___ Page extract

Monday, March 31, 2008

A New Era?

Driving home from Trader Joe's (oh, white people..) our local public radio station (being good white people, we are members), was playing the Abbott and Costello "Who's on First" routine. Although I've heard it about a million times, I'm not embarrassed to say that I was laughing out loud all the way home.

I'm a bit of a covert baseball fan. I don't exactly watch games much, nor do I really follow the minutia. Come September I start paying attention, which I know drives real baseball fans nut. But to my credit, I am not a fair weather fan when it comes to teams. I have been a staunch supporter of the San Francisco Giants basically my entire life. I was a Giants fan even back in the 1980s, when I was growing up in a Bay Area overwhelmed by the unbeatable LaRussa/McGwire/Conseco A's. I stood by my beloved Giants. I am, after all, a third-generation San Franciscan. (Actually, am I? When do you start measuring generations? Do you start with the first generation to move somewhere, or the first born somewhere? My grandparents moved to SF, and my mother and I were born there. Does that make me second- or third-generation?) I've only been to PacBell park once; for me, the Giants were all about gale force winds blowing pitchers off the mound at Candlestick. My Giants, suffice it to say, are not the Giants of garlic fries and tech millionaires.

______
___ Material provided

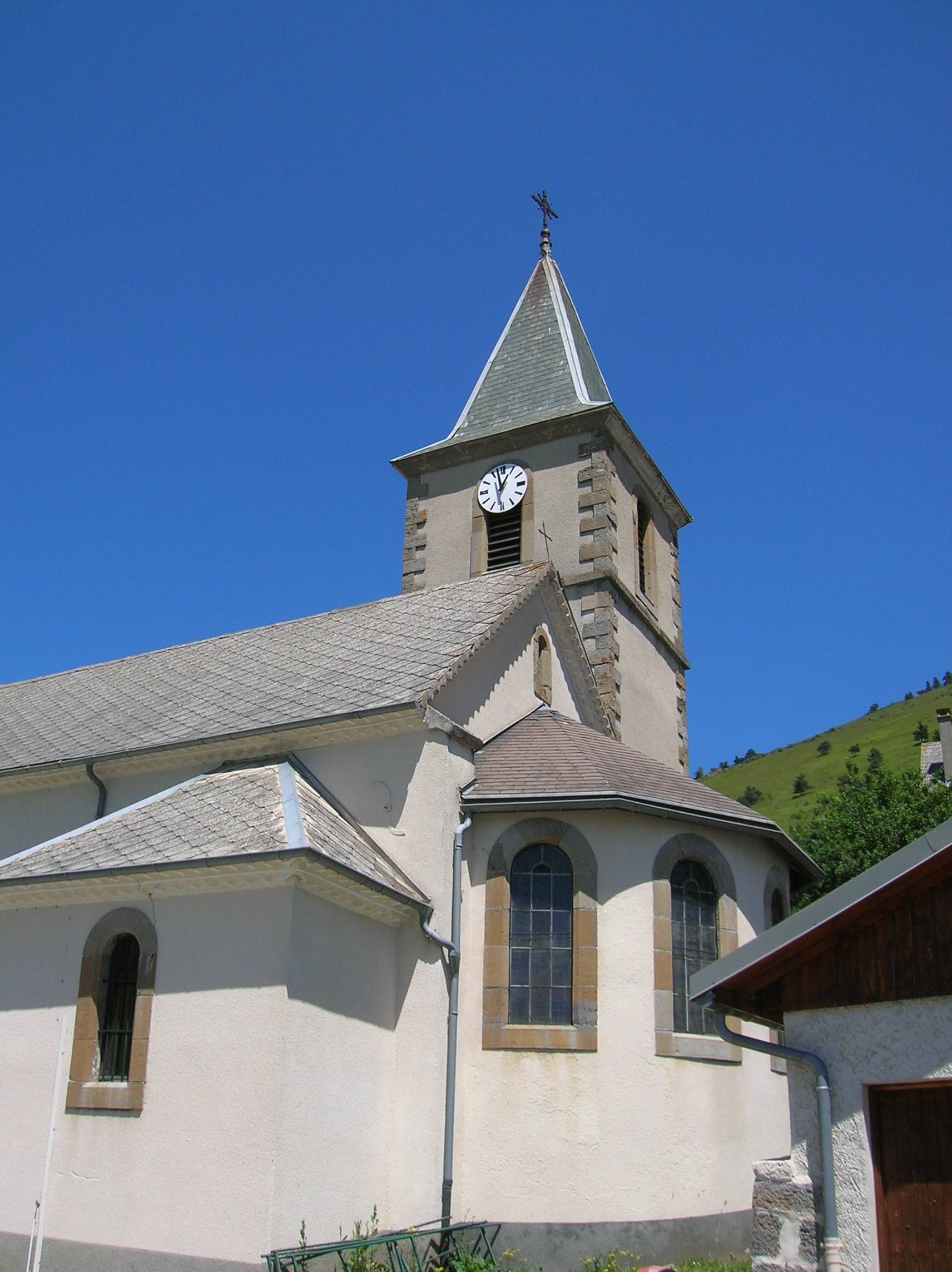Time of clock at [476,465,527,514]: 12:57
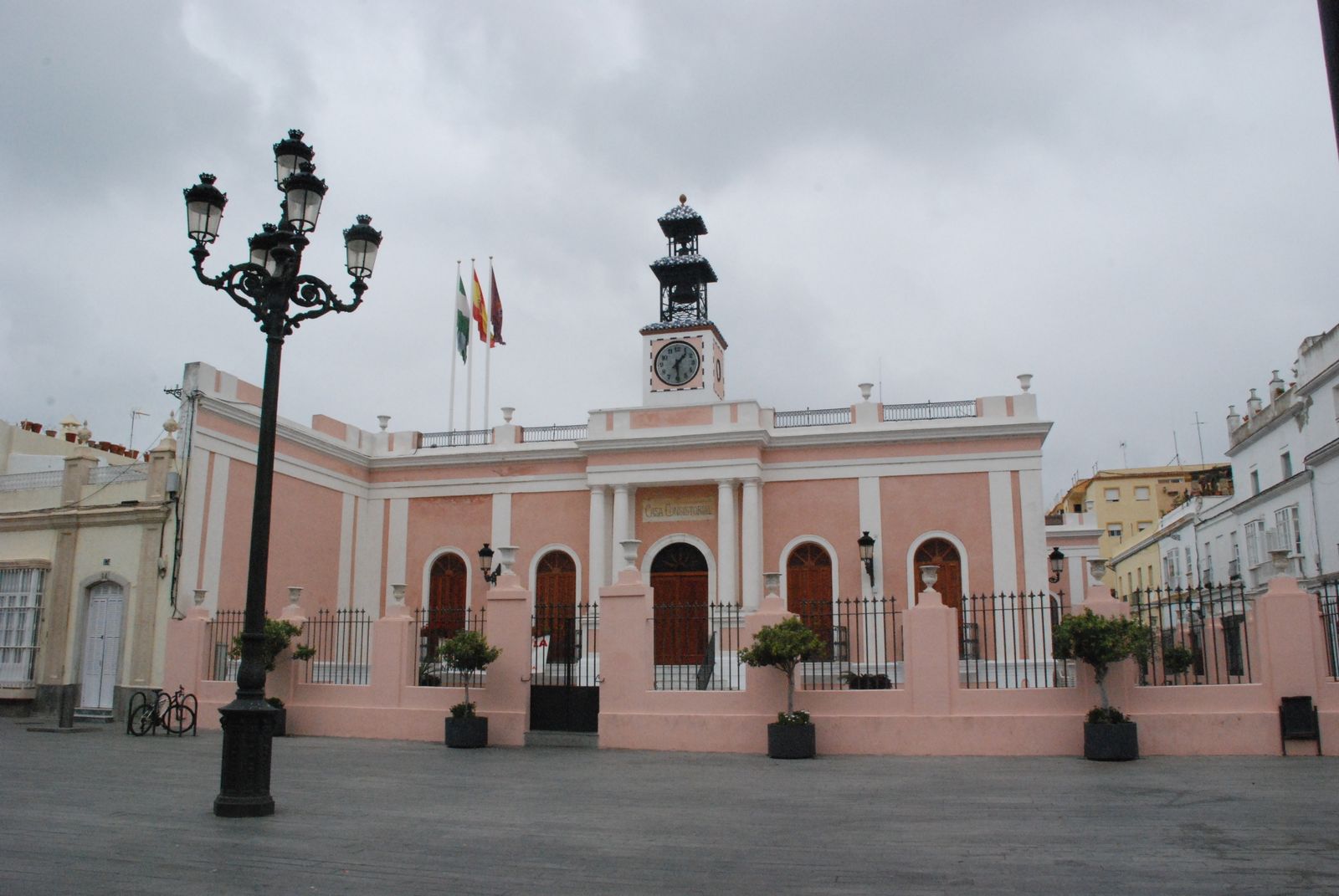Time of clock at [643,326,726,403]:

______

#### Challenge
Continue the blog post above about following the San Francisco Giants, starting after its final sentence.

#### Exercise response
Although he is for me intimately identified with this new era of the Giants, I've nevertheless been something of a defender of Barry Bonds for the past decade. Loyal though I am, you can't argue with the success Bonds bought to the team. Even without any national championships, we've been automatic contenders nearly every single year, and that is a wonderful thing. Good enough for me. Yes, he was not a very nice man. But yes, race mattered in the media's representation of that unpleasantness.

Plus, I'm going to go out on a limb and say that the steroids thing doesn't really bother me. I find it slightly strange how venomous people get. Let's face it: professional athletes are anything but natural, untainted bodies. The body of Barry Bonds taking steroids might have been a gigantic creature, but the body of Barry Bonds before steroids was no less mediated by a lifetime of corporeal modifications.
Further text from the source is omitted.